* **Potongan Dokumen**:
Gegara
Sarpin Rizaldi, hari-hari ini begitu menyesakkan bagi kita. Kita? Ya, kita,
masyarakat warga bangsa dan negara Indonesia. Baik mereka yang peduli dan
tidak, cuek dan sinis, bersemangat dan lebay, sok kritis dan sok bijak, politis
dan a-politis, sosial dan a-sosial; terhadap apa yang terjadi dalam kepolitikan
kita hari ini, kepemimpinan kita hari ini, dan tentunya perjalanan hidup kita
pribadi-per-pribadi, atau apa pun.
Namun
sebagaimana ujar Tony Robbins; “Selalu ada jalan, jika kita berkomitmen.”
Berkomitmen terhadap apa? Berkomitmen terhadap apapun, di mana kita merasa
jalan menuju itu kini sedang crowded, macet, bahkan mungkin terlihat buntu.
Setelah
‘pseudo’ Reformasi 1998, kita belum juga menemukan jalan itu. Bahkan yang terjadi
adalah perjalanan balik, dan seolah kita sedang diyakinkan pada idiom ‘isih
enak jamanku toh?’ Banyak orang bisa sambil terkekeh mengatakan itu. Seolah
nasib bangsa dan negara sebagai mainan, dan tak ada yang serius mengenai hajat
hidup 250 juta manusia di dalamnya. Kita bisa bayangkan, gegara banjir Jakarta,
atau berbagai daerah lain pun, semua orang menderita. Padahal, disamping soal
alam, banjir adalah juga soal manusia, dari rakyat hingga pejabatnya. Tapi apa
yang terjadi? Semua hanya saling menyalahkan.

* **Bahan yang Diberikan**:
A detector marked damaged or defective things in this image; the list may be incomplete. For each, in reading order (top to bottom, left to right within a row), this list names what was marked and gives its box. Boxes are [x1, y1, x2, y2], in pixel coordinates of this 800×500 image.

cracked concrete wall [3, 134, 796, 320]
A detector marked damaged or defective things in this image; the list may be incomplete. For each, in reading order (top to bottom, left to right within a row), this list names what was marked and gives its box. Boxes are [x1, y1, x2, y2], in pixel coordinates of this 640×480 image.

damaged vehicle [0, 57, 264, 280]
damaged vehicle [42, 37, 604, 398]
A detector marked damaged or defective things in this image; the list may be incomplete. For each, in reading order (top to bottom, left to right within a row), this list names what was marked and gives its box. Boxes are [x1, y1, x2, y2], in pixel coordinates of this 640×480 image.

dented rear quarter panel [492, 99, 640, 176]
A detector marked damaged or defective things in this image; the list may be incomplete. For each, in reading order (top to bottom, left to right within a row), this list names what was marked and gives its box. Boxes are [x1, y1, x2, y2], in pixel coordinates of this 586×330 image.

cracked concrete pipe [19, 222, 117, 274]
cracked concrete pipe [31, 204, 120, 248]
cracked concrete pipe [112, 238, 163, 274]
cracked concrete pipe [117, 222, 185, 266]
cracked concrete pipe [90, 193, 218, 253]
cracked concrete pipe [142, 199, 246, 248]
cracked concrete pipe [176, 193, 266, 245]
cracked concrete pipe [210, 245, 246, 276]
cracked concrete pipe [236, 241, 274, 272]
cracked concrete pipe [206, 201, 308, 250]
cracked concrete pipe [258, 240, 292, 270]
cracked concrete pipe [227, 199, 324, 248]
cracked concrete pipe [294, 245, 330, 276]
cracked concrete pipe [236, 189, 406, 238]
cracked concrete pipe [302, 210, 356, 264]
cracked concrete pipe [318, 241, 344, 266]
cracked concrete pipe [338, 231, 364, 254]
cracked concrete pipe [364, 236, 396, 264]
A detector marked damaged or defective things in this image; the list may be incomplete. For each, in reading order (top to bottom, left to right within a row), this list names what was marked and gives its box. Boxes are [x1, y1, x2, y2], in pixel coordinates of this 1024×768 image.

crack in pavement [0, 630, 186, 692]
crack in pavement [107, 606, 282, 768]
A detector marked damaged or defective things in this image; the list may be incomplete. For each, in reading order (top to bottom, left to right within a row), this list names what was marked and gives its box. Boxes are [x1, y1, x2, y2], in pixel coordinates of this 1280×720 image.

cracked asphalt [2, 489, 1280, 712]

* * *

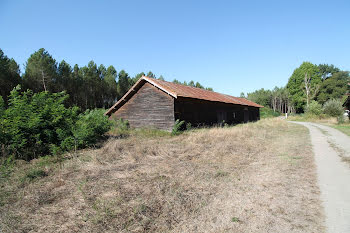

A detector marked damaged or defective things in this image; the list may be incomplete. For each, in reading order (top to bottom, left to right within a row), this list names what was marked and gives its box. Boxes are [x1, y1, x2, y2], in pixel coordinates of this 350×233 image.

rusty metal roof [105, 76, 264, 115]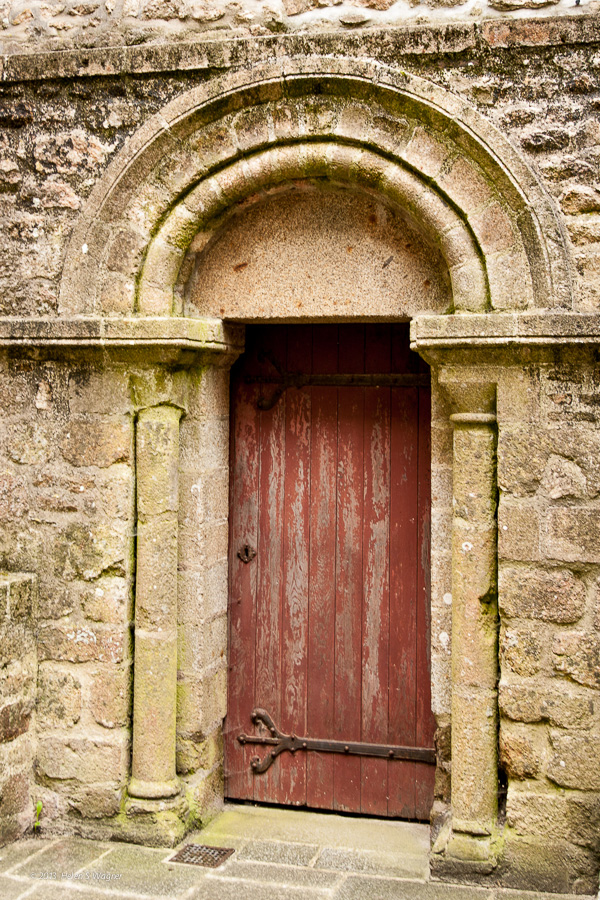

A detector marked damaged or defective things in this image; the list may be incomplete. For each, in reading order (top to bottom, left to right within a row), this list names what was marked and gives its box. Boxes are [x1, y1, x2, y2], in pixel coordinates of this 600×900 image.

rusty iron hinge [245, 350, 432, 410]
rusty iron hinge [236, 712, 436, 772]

* **Tindakan Diperlukan A**:
Tulis ulang secara lebih ringkas paragraf dalam tulisan tentang keadaan bangsa Indonesia yang diawali dengan "Setelah ‘pseudo’ Reformasi 1998", tanpa menghilangkan fakta pokoknya.
* **Tindakan Diperlukan B**:
Dalam tulisan tentang keadaan bangsa Indonesia, siapa yang dikutip mengatakan bahwa selalu ada jalan jika kita berkomitmen?
* **Tindakan Diperlukan C**:
Teruskan tulisan tentang keadaan bangsa Indonesia, dimulai tepat setelah kalimat terakhirnya.
Catatan ini merupakan bahan tersendiri yang terpisah dari tulisan.

* **Jawaban Akhir A**:
Sejak ‘pseudo’ Reformasi 1998, jalan itu belum juga ditemukan. Yang terjadi justru perjalanan balik, seolah kita diyakinkan pada idiom ‘isih enak jamanku toh?’ yang banyak diucapkan orang sambil terkekeh. Nasib bangsa dan negara seakan dijadikan mainan, tanpa keseriusan terhadap hajat hidup 250 juta manusia. Banjir di Jakarta dan berbagai daerah lain membuat semua orang menderita. Selain soal alam, banjir juga soal manusia, dari rakyat hingga pejabat, tetapi semua hanya saling menyalahkan.

* **Jawaban Akhir B**:
Tony Robbins.

* **Jawaban Akhir C**:
Kita
dihadapkan pada kenyataan, bahwa sejarah bangsa ini, belum lepas dari tesis
hitam-putih yang dibangun. Antara mimpi atau idealisasi kita tentang keindahan,
kesempurnaan, namun tak pernah diajarkan bagaimana proses menuju ke sana.
Semuanya seolah hanya bisa melalui keajaiban dan kemurahan Tuhan. Dan mimpi
tentang satria piningit selalu saja ‘diangetin’ sampai beberapa generasi;
melalui mitos, legenda, wayang, kethoprak, cerita-cerita sejarah, hingga ke
kurikulum pendidikan kita yang selalu berubah-ubah per-lima tahun. Demokrasi
yang mestinya berkelanjutan, kemudian pun hanya menjadi isyu jangka pendek.
Bukan sekedar eksperimentatif, tapi lebih buruk lagi adalah aji mumpung.
Jika
membandingkan Indonesia dan Jepang, kedua negara ini sesungguhnya berangkat
pada waktu yang sama (tentu saja dengan modal berbeda). Pada tahun 1945, Indonesia merdeka dan mulailah generasi
Sukarno bermimpi, hingga kemudian Sukarno berkata, dalam rancangan pembangunannya,
bahwa tahun 1975, Indonesia akan melampaui Jepang!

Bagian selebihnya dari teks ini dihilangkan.